Hi Christoph, thanks for your help.

Sorry for the missing information. I am indeed installing on a Linux (Ubuntu 20.04). Mumps and scotch were compiled manually in /opt, following instructions in the readmes.

As you correctly pointed out, Mumps was compiled without -fPIC. This was fixed by adding the flag to both OPTF and OPTC in Makefile.inc, and recompiling. Then, recompiling kwant was smooth.

The install target for kwant in a virtualenv also located in /opt/python3-venv. After installation though, when importing kwant, I still have the message:

/opt/python3-venv/lib/python3.8/site-packages/kwant-1.4.2-py3.8-linux-x86_64.egg/kwant/solvers/default.py:16: RuntimeWarning: MUMPS is not available, SciPy built-in solver will be used as a fallback. Performance can be very poor in this case.

It is caused by the following import error:

/opt/python3-venv/lib/python3.8/site-packages/kwant-1.4.2-py3.8-linux-x86_64.egg/kwant/linalg/_mumps.cpython-38-x86_64-linux-gnu.so: undefined symbol: GOMP_loop_nonmonotonic_dynamic_start

This points again to my hand-built Mumps, so again not a kwant issue per se.

Etienne

On 17/01/2022 16:00, Christoph Groth wrote:
Etienne Fayen wrote :

I am trying to build kwant and its dependencies from sources.
A first build without Mumps succeeded.

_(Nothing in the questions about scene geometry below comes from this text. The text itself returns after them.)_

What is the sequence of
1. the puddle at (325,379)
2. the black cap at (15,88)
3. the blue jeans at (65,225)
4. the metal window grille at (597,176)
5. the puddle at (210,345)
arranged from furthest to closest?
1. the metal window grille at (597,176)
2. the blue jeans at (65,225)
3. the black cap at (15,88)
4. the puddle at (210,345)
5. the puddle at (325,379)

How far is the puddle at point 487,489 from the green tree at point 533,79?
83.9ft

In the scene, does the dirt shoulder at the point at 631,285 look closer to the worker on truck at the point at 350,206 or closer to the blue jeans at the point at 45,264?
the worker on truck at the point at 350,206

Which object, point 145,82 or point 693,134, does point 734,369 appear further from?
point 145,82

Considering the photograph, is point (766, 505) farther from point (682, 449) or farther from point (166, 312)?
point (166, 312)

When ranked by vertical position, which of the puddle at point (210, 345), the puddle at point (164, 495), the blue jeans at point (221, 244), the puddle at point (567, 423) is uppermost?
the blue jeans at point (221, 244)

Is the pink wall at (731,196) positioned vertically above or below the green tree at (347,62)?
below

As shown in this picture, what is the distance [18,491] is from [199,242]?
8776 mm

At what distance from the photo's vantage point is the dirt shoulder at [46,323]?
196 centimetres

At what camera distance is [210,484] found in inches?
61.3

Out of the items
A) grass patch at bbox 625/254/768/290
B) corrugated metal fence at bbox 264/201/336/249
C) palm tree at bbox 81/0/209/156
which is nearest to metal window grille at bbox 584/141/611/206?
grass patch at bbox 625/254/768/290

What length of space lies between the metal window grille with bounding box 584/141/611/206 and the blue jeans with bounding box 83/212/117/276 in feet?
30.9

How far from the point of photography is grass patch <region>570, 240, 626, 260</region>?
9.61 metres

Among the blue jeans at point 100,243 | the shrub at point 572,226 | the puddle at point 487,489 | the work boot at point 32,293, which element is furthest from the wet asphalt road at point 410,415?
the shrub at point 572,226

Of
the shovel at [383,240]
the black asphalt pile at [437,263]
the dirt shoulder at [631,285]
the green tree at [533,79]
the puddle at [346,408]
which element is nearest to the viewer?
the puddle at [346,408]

When adding Mumps however, the
linker returns the following error:

/usr/bin/ld: /opt/mumps-5.4.1/lib/libzmumps.a(ztools.o): relocation
R_X86_64_PC32 against symbol `.gomp_critical_user_critical_old_ooc' can
not be used when making a shared object; recompile with -fPIC
/usr/bin/ld: final link failed: bad value
I suppose that this is on some kind of Linux?  Since mumps and friends
are located in /opt I guess they were compiled manually?  In which way?

Would adding -fPIC flag as suggested by the error message solve the
issue ? If so, how can this flag be added with the python build
setup ?
Please check the whole log of compilation (you can also post it here).
For example, run

   python3 setup.py clean -a

followed by

   python3 setup.py build_ext -i

During the build process the commands that are executed are echoed.  So
when you see an error, the command that caused it is immediately above.

Would adding -fPIC flag as suggested by the error message solve the
issue ? If so, how can this flag be added with the python build
setup ?
On my machine the -fPIC flag is present in all invocations of gcc by
setup.py.  That should be also the case for you (please check).

My first guess is that the problem you experience might be due to
mumps/scotch (and not Kwant) being compiled without -fPIC.